So how is the field trying to address this?

Mathematical Compression: Shrinking the Memory Footprint

The first direction is straightforward: store the data itself in a smaller form.

DeepSeek-V2’s MLA (Multi-head Latent Attention) compresses the KV cache into a low-dimensional latent space and only restores the full form at the moment computation actually needs it. Reports show it cuts memory occupancy by 90% or more compared to standard caching. GQA (Grouped-Query Attention) lets multiple attention heads share a single set of keys and values, eliminating the redundancy of holding the same information many times over.

Both approaches keep the larger Transformer scaffolding intact and trim the inefficiency that lives inside it. Since the underlying memory model doesn’t change, neither is a root-cause fix. Still, in terms of “the same amount of information in less space,” they’re the most readily deployable short-term answers right now.

Build Models That Actually Summarize

The second direction is more ambitious: rebuild how a Transformer remembers in the first place. Instead of stacking up every token, these architectures keep information as a compressed ‘state’ and update it as the conversation moves.

Mamba and SSMs (State Space Models) take a conversation, no matter how long, and fold it into a single state vector that is progressively updated. The key result is constant-complexity memory usage: as input length grows, DRAM usage doesn’t grow with it. That’s a different kind of machine from a Transformer, where memory rises linearly with context. Where the Transformer holds every line of dialogue verbatim, this approach is closer to following a film by tracking only its load-bearing narrative beats. Attention Sinks takes a more pragmatic compromise: instead of preserving every past token, keep only the very beginning of the conversation and the most recent context, squeezing memory efficiency out of that selective retention.

I find this second direction the most interesting, because it answers most directly the underlying weakness flagged earlier — the absence of a generalization-and-abstraction mechanism in current LLMs.

Reach Beyond DRAM: System-Level Memory Management

The third direction reorganizes memory management not inside the model but at the system layer.

DATASET EXTRACT:
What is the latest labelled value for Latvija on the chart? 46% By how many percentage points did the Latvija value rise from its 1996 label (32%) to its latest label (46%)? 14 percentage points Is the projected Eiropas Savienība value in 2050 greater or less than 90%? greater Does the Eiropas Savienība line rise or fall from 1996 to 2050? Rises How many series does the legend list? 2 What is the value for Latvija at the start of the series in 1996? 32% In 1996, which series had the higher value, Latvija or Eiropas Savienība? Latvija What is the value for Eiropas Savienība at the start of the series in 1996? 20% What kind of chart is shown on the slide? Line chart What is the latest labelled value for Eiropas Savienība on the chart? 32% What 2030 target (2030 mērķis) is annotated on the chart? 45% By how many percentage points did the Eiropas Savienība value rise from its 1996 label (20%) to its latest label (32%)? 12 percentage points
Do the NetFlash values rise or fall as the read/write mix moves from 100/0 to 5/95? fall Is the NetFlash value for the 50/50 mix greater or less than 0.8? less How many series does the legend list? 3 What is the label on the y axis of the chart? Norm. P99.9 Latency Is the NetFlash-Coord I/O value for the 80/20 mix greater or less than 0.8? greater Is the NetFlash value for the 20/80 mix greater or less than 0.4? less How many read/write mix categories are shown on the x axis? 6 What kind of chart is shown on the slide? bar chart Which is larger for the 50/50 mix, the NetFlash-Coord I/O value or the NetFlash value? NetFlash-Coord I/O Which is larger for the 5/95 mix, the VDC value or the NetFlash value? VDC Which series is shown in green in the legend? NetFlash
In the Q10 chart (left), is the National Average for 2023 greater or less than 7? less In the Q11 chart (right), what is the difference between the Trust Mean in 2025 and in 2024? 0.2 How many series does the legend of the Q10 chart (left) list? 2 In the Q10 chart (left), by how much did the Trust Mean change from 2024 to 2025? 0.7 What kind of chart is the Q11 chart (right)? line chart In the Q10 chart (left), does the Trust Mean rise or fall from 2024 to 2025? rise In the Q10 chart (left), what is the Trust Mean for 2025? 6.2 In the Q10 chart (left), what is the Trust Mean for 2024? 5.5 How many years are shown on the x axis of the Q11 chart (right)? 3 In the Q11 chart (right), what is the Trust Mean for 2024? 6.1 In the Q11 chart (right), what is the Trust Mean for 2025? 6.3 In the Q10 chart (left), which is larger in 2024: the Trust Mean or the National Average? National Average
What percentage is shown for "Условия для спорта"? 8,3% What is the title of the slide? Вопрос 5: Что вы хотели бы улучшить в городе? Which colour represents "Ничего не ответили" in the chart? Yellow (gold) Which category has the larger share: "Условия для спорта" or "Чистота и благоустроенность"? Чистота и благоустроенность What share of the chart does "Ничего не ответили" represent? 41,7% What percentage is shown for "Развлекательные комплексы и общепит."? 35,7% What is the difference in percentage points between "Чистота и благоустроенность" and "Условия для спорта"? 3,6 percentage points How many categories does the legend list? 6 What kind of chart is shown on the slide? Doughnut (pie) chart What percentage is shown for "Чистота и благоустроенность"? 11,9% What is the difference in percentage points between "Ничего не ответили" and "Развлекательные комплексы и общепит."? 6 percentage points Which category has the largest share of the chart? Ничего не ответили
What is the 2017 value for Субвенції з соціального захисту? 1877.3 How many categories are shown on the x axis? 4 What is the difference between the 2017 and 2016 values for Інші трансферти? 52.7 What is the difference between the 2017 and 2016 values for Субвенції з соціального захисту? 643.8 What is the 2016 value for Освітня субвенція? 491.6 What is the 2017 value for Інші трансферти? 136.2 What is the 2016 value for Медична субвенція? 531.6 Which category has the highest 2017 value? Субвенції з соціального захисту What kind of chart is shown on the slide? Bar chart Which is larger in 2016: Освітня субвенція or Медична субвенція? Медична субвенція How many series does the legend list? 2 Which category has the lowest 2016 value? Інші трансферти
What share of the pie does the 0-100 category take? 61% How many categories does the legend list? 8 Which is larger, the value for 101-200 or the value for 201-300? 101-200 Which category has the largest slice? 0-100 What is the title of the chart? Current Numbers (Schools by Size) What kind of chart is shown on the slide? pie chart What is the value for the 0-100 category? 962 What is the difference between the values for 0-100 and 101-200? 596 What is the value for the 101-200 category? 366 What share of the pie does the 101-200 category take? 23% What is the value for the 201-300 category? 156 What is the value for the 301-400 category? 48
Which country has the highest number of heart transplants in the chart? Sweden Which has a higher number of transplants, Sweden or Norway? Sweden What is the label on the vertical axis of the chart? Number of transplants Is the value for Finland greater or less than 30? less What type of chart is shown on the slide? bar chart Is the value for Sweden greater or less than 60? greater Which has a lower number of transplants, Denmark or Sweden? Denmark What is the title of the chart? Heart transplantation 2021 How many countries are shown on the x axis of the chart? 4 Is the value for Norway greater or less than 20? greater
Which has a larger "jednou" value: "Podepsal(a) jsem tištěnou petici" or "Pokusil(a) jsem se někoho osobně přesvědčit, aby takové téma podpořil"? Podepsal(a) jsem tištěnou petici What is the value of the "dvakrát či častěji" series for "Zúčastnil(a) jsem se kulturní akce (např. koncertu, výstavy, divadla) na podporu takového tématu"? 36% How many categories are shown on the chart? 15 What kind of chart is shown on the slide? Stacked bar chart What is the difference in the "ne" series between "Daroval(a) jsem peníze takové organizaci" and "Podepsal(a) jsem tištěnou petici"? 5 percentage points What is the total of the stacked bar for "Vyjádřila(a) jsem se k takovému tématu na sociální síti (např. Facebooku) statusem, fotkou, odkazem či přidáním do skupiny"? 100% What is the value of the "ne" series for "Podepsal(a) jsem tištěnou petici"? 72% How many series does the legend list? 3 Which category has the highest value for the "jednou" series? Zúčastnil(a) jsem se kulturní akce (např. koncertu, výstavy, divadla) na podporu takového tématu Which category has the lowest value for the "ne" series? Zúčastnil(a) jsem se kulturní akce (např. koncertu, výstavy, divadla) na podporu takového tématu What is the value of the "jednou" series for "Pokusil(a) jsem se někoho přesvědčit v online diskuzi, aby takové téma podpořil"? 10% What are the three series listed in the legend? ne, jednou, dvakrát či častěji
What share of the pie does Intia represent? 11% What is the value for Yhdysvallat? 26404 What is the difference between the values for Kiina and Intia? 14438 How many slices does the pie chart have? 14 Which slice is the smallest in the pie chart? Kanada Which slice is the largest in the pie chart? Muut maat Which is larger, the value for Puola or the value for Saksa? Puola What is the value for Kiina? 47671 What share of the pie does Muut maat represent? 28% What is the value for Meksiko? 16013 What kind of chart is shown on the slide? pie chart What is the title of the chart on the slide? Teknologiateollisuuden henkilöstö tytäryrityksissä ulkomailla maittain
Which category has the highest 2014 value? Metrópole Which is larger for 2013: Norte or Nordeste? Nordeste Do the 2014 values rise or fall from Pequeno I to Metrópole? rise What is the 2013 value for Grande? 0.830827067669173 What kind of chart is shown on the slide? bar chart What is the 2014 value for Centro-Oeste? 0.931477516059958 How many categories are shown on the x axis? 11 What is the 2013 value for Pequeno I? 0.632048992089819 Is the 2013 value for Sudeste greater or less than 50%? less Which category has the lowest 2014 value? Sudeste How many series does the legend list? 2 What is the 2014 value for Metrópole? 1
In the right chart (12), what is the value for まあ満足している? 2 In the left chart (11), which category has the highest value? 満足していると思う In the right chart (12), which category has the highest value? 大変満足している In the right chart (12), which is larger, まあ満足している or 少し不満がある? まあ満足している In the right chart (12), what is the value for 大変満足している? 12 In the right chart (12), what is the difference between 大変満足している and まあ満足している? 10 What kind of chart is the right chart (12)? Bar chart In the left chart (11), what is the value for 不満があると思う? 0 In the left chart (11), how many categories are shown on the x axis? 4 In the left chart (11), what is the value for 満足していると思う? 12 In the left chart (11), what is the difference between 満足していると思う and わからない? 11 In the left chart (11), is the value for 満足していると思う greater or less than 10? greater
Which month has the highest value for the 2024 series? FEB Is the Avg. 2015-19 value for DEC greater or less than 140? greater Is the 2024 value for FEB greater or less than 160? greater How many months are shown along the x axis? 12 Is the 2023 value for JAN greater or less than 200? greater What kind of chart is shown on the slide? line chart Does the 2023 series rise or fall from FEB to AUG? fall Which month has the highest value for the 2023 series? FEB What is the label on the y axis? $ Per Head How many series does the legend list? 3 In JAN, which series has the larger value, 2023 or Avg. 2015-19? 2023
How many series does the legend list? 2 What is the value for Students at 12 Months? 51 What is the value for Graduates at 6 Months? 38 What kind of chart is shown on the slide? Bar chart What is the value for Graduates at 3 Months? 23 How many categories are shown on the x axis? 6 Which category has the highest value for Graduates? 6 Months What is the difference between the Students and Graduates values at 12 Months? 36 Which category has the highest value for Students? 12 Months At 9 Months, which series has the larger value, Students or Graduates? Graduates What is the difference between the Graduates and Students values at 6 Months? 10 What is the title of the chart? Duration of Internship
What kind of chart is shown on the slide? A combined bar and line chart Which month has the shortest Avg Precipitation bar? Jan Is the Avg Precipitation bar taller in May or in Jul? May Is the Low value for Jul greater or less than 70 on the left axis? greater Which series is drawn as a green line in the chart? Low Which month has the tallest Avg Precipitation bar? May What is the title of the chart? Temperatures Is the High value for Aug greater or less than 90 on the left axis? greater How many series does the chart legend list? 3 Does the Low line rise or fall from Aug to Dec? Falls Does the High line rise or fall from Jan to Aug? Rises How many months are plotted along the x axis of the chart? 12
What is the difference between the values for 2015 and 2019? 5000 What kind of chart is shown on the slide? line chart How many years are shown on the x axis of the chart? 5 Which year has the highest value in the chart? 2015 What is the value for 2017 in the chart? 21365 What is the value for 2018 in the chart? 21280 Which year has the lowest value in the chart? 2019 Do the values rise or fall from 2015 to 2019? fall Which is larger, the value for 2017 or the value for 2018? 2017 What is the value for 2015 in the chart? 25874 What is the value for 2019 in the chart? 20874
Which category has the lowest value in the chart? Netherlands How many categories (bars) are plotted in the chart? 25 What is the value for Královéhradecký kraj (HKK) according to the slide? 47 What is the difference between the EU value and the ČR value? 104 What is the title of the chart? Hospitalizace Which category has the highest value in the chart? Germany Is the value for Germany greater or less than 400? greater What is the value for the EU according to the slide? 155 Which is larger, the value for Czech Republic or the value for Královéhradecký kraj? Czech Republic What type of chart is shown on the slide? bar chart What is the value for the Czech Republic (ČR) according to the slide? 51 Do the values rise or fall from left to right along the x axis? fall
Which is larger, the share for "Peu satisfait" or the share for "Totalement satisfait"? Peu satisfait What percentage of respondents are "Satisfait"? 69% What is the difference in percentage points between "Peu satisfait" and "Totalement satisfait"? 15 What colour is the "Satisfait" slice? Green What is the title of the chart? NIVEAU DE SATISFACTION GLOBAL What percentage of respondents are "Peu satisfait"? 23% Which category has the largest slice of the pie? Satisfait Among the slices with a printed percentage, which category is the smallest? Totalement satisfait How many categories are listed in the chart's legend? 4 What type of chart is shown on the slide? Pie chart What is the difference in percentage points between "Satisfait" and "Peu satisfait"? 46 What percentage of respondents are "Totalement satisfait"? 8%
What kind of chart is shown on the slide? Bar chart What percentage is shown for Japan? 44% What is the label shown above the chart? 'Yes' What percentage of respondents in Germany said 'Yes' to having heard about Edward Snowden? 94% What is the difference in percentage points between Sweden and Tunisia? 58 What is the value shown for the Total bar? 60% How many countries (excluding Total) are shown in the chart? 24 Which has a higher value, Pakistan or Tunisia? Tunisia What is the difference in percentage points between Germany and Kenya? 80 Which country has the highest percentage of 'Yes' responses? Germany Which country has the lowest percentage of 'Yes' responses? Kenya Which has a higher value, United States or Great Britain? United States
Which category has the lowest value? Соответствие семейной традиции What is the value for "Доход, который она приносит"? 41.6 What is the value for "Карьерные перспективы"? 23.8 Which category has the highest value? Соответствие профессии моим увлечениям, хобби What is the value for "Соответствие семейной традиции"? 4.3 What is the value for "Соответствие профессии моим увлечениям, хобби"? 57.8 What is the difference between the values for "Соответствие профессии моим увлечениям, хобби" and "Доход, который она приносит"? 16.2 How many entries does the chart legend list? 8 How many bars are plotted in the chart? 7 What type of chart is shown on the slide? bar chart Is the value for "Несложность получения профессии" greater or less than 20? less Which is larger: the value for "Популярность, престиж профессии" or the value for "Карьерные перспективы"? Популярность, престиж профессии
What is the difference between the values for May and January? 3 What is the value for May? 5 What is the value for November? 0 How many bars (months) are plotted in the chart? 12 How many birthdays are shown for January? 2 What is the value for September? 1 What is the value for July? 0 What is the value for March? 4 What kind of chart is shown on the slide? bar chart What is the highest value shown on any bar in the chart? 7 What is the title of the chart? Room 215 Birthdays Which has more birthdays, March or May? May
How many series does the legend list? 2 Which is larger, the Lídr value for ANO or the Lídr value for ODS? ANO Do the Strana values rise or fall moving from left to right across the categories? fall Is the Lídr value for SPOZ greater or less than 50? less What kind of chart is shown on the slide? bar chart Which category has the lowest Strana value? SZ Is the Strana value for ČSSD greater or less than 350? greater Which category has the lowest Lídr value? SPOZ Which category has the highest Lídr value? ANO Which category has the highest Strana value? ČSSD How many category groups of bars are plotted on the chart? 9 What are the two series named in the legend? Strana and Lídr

WHAT YOU NEED TO DO:
1 - Write out the passage on LLM memory word for word, starting at "I find this" and ending at "in current LLMs.".
2 - According to the passage on LLM memory, how much do reports say MLA cuts memory occupancy compared to standard caching?
3 - Extend the passage on LLM memory, picking up right after its final sentence.
The rows have no connection to the passage on LLM memory.

TASK RESPONSES:
1 -
I find this second direction the most interesting, because it answers most directly the underlying weakness flagged earlier — the absence of a generalization-and-abstraction mechanism in current LLMs.

2 - By 90% or more.

3 -
PagedAttention (vLLM) lifts the operating system’s virtual memory paradigm directly into LLM serving. It manages memory in pages to avoid fragmentation, and when DRAM runs short, it is designed so that CPU memory — and beyond that, external storage — can be pulled in as another memory tier. On the hardware side, PIM (Processor-In-Memory) keeps coming up. The idea is to embed compute logic into the memory itself, eliminating the data-movement cost between CPU/GPU and DRAM at the source. The shift the EE Times article points to — a center of gravity moving from compute to data movement — is most visibly underway here, at the hardware level.

Closing: Memory Constraints Redrawing the System

These three directions are all reaching for the same problem from different layers. Mathematical compression works inside the model, architectural innovation rebuilds how memory itself works, and system-level layering operates over the infrastructure — each pulling at memory efficiency in its own way. Of these, I think the breakthrough most likely to actually shift the problem will come at the point where hardware innovations like PIM meet architectural ones like Mamba. Each direction on its own can only manage partial trade-offs, but where they converge, the structure of the problem itself can change.

In the end, the DRAM crunch is putting one question to the AI industry. “How long are we going to keep holding every piece of data raw?” If pre-LLM system design centered on “how fast can we compute,” the center is now moving toward “how do we run intelligence inside this much-tighter memory budget.” The ability to see that shift first, and to design around it, is going to be, I suspect, a meaningful part of what separates the companies that hold up in AI services from the ones that don’t.